I polished the surface. Paragraph rhythm, word choices, a broken link. The post didn't get better. The structure was untouched, and the next review round returned fresh surface findings on the same broken foundation.
When nits are easier than structure
This failure mode has a recognisable shape:
- A function in the wrong module receives cleaner variable names.
- A UI built on the wrong workflow gets a better loading spinner.
- An index lands on a denormalised table.
The surface improves. The foundation doesn't move.
Structural and surface feedback have a dependency order, and flat lists destroy it. Renaming a variable takes thirty seconds and feels productive. Reconsidering which module a function belongs in requires stepping back from the code entirely. When both sit in the same list, the thirty-second fix wins every time.
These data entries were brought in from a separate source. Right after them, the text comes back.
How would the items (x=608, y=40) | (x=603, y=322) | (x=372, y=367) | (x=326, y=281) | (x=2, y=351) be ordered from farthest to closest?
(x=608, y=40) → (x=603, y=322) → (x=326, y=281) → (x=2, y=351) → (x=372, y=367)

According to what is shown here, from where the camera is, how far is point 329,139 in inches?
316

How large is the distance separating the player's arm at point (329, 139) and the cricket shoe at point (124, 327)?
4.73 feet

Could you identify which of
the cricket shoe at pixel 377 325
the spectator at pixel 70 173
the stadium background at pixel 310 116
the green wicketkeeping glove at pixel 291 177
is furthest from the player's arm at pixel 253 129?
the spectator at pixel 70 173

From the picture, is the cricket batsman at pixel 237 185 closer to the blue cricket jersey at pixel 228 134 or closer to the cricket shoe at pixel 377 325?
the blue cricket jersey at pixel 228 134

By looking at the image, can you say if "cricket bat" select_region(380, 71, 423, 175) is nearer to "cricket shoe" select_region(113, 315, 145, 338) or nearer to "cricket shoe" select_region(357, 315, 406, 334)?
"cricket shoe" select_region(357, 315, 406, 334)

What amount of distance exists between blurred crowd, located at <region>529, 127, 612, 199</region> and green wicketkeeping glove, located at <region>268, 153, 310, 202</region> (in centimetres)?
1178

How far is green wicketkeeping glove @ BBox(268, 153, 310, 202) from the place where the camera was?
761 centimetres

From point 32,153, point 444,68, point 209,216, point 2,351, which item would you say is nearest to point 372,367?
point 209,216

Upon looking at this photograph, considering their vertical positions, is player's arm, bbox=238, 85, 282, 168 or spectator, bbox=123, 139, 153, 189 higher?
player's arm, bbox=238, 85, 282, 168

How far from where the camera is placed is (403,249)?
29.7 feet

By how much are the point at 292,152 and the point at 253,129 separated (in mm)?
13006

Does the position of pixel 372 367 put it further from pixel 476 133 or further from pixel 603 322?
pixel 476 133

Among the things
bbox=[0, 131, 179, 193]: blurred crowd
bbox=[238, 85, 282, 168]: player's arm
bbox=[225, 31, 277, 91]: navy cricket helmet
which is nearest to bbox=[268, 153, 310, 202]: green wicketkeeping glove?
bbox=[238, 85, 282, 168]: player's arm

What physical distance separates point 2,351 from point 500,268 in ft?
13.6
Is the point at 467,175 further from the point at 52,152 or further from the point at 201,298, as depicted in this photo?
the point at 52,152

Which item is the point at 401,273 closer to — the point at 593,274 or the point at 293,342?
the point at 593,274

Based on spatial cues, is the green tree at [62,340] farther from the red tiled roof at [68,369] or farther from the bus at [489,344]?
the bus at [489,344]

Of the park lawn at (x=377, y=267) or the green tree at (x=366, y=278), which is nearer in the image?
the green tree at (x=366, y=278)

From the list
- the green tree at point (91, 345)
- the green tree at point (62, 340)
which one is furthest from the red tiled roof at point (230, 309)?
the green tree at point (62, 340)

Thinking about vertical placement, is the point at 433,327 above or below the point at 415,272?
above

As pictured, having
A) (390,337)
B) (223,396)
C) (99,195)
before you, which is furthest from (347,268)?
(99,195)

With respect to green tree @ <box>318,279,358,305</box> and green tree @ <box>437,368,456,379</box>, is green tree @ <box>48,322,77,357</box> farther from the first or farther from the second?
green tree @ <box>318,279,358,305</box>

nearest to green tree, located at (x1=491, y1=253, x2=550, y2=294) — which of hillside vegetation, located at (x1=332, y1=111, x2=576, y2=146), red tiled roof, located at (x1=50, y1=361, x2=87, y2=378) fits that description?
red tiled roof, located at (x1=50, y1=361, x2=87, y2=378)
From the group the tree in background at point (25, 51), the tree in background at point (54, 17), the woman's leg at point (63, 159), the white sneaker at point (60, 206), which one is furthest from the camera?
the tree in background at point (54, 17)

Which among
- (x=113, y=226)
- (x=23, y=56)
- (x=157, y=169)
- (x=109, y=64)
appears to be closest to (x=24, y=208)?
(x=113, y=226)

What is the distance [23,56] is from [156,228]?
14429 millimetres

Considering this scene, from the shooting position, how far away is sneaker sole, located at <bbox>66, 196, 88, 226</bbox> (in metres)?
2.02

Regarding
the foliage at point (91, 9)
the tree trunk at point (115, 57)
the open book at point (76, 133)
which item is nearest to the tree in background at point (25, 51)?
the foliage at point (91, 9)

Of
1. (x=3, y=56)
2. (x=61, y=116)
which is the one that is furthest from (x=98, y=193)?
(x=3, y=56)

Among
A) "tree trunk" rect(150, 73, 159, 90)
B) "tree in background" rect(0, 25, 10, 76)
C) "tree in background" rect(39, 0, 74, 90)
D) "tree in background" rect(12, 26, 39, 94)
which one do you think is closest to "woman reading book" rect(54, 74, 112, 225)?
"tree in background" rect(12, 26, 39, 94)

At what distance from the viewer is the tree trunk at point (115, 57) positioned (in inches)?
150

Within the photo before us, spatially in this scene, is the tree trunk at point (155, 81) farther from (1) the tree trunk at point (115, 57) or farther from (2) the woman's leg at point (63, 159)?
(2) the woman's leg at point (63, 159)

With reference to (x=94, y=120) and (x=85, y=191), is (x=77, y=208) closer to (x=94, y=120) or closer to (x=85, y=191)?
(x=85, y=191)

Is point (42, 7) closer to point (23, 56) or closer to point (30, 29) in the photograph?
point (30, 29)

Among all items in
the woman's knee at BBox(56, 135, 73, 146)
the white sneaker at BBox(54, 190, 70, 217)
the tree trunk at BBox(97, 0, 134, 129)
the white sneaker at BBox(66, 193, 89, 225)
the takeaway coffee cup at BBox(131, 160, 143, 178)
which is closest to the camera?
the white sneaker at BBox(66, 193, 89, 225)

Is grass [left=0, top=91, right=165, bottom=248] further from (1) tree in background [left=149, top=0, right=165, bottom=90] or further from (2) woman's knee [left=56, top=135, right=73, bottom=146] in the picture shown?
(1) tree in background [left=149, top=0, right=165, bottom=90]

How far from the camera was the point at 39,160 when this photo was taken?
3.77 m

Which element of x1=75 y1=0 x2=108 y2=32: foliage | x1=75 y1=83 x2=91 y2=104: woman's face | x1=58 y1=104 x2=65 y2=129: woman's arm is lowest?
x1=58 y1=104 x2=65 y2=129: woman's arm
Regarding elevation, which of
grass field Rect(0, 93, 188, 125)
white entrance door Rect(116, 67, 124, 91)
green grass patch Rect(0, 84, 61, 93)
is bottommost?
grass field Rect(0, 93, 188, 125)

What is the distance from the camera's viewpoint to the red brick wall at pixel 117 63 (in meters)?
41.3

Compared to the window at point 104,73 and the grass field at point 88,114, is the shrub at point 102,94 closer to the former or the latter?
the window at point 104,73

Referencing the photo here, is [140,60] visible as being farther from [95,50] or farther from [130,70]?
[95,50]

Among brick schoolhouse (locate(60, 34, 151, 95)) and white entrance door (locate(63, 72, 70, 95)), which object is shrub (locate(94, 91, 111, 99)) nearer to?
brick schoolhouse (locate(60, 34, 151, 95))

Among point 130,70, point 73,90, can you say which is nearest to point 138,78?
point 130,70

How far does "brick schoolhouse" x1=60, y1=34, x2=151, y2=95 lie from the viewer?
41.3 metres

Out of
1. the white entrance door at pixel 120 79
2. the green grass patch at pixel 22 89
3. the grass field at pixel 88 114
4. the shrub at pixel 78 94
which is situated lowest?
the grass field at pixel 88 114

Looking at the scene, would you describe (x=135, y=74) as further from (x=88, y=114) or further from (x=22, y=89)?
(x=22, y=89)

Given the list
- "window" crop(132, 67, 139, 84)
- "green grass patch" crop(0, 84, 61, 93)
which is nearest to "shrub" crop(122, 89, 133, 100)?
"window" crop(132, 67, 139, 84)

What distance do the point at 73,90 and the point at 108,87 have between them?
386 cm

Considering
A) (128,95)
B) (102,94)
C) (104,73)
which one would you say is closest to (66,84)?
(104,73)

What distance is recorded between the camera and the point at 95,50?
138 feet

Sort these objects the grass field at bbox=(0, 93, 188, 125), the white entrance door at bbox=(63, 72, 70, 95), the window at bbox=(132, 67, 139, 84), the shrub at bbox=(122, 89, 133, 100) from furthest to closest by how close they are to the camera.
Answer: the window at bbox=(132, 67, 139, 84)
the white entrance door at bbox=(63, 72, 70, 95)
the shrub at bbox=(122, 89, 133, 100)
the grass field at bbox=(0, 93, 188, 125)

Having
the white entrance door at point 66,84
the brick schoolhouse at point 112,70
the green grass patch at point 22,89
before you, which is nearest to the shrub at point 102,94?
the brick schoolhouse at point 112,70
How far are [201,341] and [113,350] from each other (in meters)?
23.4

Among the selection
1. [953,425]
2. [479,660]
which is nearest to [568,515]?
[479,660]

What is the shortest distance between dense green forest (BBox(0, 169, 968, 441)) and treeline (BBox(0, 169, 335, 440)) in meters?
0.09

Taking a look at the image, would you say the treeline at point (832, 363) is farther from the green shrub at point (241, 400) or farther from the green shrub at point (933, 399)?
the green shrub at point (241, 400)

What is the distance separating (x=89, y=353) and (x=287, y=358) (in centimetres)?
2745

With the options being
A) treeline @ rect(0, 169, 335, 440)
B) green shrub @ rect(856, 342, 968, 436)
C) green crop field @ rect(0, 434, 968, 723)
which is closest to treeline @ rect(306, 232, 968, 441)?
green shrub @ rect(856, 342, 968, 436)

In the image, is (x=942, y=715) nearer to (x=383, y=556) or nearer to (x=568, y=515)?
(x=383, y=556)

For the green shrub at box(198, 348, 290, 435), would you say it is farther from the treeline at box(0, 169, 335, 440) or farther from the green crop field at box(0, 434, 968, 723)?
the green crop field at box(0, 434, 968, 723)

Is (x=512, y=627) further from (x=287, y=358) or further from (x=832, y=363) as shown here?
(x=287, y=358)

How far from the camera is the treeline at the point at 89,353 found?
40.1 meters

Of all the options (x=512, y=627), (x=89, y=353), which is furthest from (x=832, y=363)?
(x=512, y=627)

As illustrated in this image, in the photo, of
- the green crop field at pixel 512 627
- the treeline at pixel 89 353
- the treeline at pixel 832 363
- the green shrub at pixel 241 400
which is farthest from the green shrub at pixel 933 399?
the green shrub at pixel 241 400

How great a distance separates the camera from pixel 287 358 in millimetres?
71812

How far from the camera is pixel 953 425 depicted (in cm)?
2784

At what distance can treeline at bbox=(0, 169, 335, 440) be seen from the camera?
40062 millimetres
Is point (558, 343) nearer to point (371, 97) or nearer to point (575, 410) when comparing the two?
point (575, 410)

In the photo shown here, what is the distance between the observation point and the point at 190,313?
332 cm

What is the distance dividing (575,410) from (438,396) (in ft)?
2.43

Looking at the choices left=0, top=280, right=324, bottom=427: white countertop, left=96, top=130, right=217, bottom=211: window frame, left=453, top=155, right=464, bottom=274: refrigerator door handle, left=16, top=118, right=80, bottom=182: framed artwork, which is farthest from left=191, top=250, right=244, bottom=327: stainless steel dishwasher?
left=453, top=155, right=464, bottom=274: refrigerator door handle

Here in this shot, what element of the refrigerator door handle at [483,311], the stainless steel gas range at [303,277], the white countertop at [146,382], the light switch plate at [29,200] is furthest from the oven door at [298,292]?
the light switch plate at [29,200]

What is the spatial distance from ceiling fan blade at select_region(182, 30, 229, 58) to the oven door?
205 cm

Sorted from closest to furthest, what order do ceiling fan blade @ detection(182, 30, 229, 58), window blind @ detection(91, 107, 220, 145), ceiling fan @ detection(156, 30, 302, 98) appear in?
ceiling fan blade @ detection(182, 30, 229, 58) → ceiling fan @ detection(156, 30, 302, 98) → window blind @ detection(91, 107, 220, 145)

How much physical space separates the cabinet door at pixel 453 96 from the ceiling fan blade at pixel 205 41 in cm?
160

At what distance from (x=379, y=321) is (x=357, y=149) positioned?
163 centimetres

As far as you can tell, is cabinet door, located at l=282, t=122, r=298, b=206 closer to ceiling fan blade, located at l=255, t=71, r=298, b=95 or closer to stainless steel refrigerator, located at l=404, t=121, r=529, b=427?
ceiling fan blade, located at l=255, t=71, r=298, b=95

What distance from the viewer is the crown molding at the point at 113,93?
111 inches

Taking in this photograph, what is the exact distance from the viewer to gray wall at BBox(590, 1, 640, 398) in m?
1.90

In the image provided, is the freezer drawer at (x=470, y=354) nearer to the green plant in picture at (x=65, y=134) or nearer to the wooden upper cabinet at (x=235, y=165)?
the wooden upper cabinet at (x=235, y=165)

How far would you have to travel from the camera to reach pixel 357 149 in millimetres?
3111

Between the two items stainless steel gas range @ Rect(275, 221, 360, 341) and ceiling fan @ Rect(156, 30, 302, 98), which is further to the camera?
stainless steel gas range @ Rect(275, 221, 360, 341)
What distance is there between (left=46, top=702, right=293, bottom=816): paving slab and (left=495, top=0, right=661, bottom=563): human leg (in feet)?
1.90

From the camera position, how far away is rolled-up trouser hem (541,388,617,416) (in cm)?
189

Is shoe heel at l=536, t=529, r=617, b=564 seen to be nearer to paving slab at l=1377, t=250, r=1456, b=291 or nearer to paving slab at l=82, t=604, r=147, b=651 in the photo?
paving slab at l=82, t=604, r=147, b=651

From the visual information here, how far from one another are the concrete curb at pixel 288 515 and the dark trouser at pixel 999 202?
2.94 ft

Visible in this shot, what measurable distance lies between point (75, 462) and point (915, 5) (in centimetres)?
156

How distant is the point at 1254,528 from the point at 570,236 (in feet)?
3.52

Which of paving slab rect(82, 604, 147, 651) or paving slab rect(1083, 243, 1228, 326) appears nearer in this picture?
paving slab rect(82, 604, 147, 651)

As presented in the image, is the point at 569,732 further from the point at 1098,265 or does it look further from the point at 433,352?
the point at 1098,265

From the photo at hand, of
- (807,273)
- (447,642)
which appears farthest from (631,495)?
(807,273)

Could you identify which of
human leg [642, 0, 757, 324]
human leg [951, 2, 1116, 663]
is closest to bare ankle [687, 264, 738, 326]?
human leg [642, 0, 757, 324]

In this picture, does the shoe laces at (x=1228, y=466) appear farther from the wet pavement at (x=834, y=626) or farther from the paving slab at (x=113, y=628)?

The verdict that blocks everything downstream
I split the pipeline into two phases. The first is a single agent evaluating one question: does this post have a transferable argument, or is it a code tour? The verdict is binary: PASS or REWRITE. A REWRITE blocks the surface review entirely. No tone feedback, no reference checks, no pattern scan. The author gets one finding: the structure doesn't hold.
The first post through the gate got a REWRITE. A file-by-file code tour, no transferable principle. No nits to hide behind this time. The structural problem was the only feedback, and it got fixed.
When structural and surface feedback arrive together, the surface wins. Not because reviewers lack discipline, but because the thirty-second fix is always right there. The gate works because it removes the option. The downstream work doesn't exist until the structure passes.